The industry is also moving away from the belief that companies should build core models. The number of inference workloads outnumbers training, but many organizations continue to purchase training hardware as if that is their role. Only a handful of companies should form large model foundations. Most companies don’t need to create models: they need to optimize them, and open source offers many powerful options, as well as commercial models that you can run on your own infrastructure.
Many assumptions still trip people up. Buyers assume that lifecycle management, RBAC, high availability, secure pipelines, and version control automatically come with the appliance. They assume they can patch and update systems like they always have. They assume that pipelines are secure and that role-based access controls are applicable. They assume high availability is built in. They assume that the main metric is the number of tokens the system can generate. None of this reflects what is actually required in production.

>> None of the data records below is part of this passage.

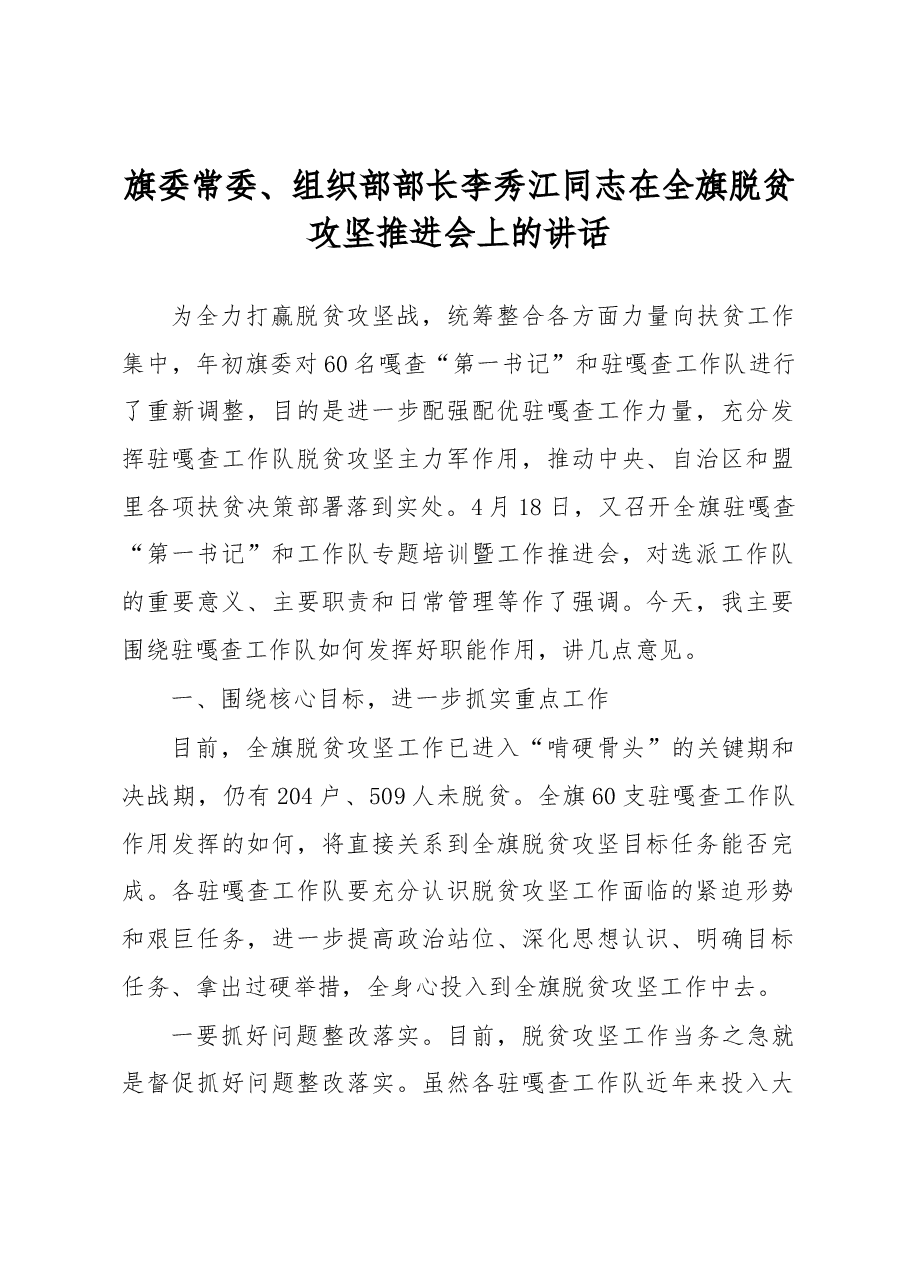 李秀江:在全旗脱贫攻坚推进会上的讲话.docx,第1页预览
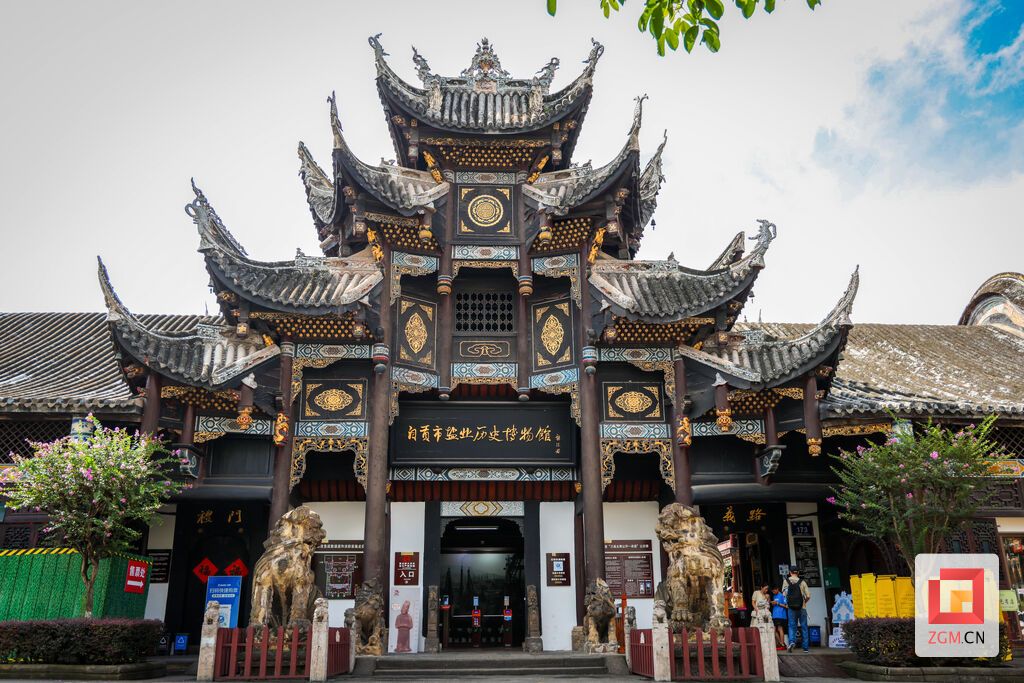 自贡市盐业历史博物馆.JPG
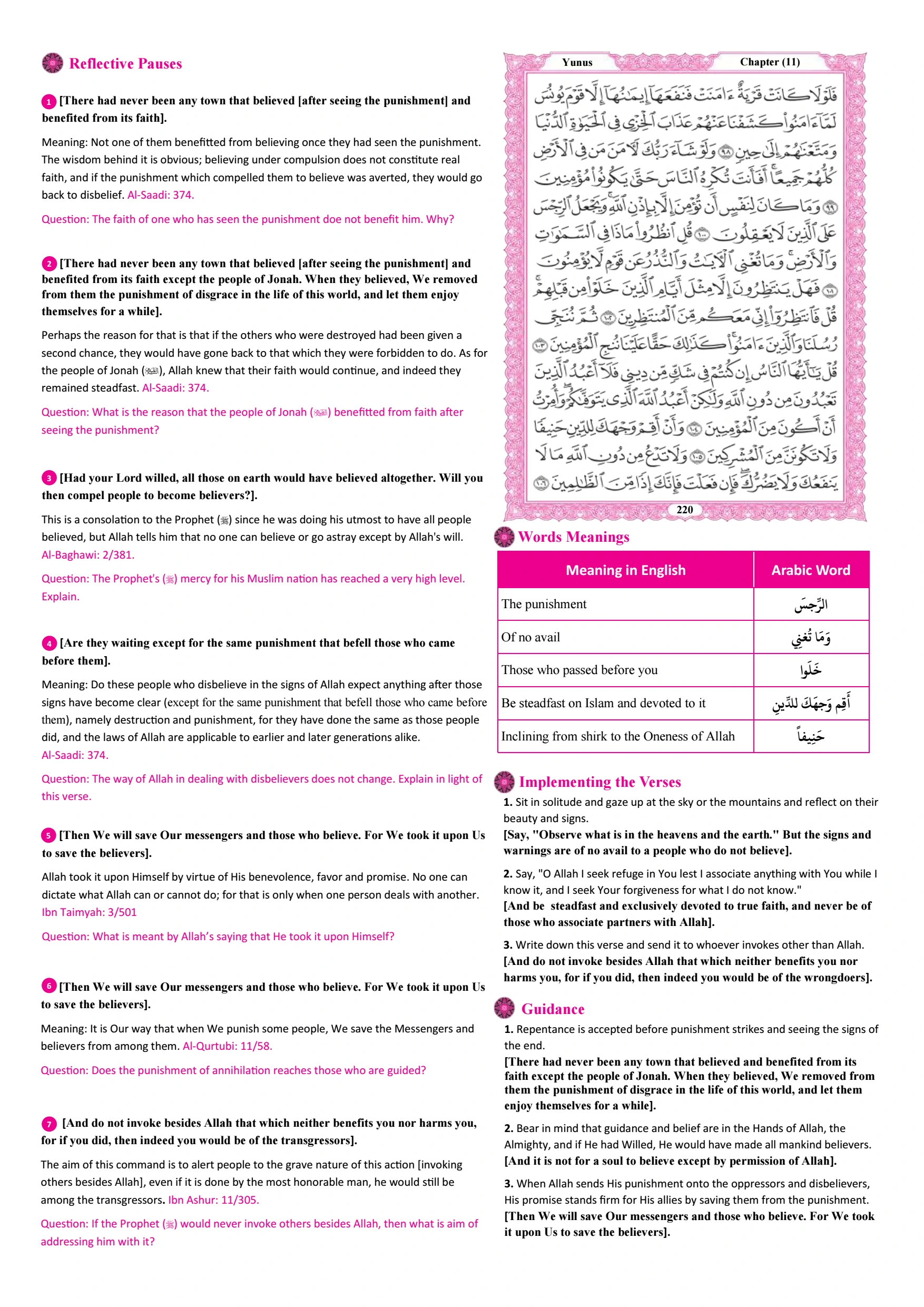 Page 220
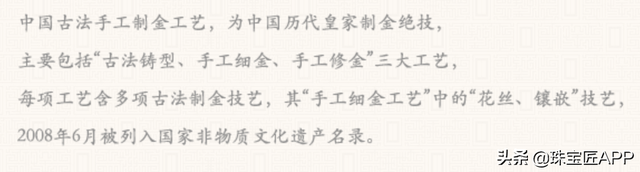 古法手镯和普通手镯有什么区别，啥叫古法手镯（和普通黄金差别在哪里）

Production AI needs observability, log management, workload scheduling, firewalls, encryption, maintenance workflows, and intelligent GPU placement. Scheduling behavior is important: some schedulers behave randomly and leave you with fragmented GPUs. Firewalls are important. Encryption is important. These are everyday business problems. AI is no exception. You cannot base architectural decisions solely on quantity (i.e. token generation) without giving equal consideration to quality (e.g. availability, security, and compliance). The two go hand in hand.
Private AI Response
There are three questions that help prevent buyer’s remorse:
- Can I use this solution with the tools of my choice? Otherwise, I’ll need different people.
- Can I run other AI models and software on this? Otherwise, you may find yourself on the path to many disparate “AI islands” that you will have to operate independently at a higher cost.
- What is the real total cost once tools, usage and power are taken into account?
This brings us to the solution. VCF on compatible systems like HGX can virtualize capacity, unblock blocked resources, and restore the enterprise-grade controls customers expect in the first place.
Broadcom anticipated this change years ago. We believed that AI models would move to where the data resides and that inference, not training, would become the dominant use case in business. The features we built at the time may have seemed boring, but the strategy was right. Private AI is no longer just a Broadcom term; the industry adopted it. Indeed, without automation, resilience, privacy and compliance, AI is not production AI. This is a research project. Together we can do better than this.